> [Document extract]:

* * *

Note: p is a square-free number and the largest prime factor of p ≤ 50.
Examples:
Input: n = 10, r = 2, p = 13
Output: 6
Explanation: 10C2 is 45 and 45 % 13= 6
Input: n = 6, r = 2, p = 13
Output: 2
Approach: We have already discussed several other approaches of this problem. Following is the list of the approaches:
Here we will be discussing another approach using the concept of Lucas Theorem and the Chinese Remainder Theorem. So if you are unaware of those two theorems, go through them by following the links given here.
To solve the problem follow the steps as mentioned here.
- First, find all the prime factors of p.
- Create a vector to store the nCr % m for every prime(m) in prime factors of p using the Lucas Theorem.

* * *

> [Collected data]:
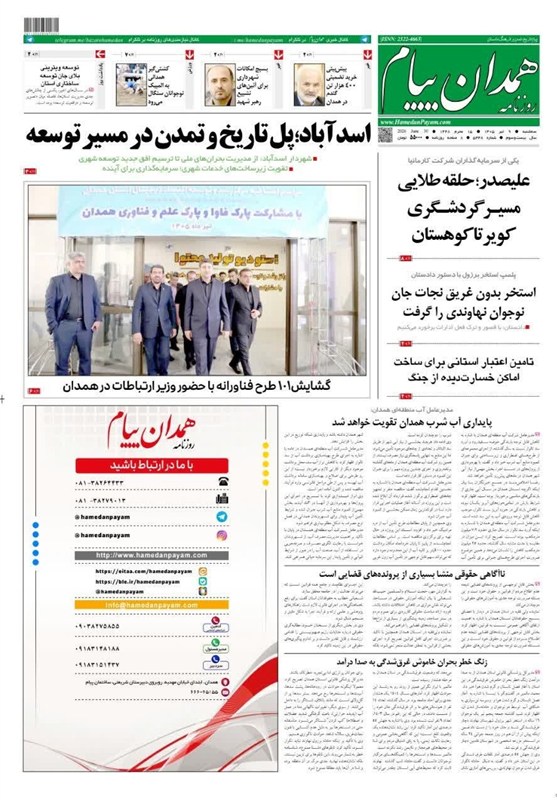اخبار استان همدان , اخبار همدان ,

* * *

> [List of tasks]:
#1 List every distinct number in the first example of the nCr modulo p text, counting its input, output and explanation.
#2 In the nCr modulo p text, what limit is placed on the largest prime factor of p?
The lines above are separate material, unrelated to the nCr modulo p text.

> [Solution list]:
#1 10, 2, 13, 6, 45

#2 It must be less than or equal to 50.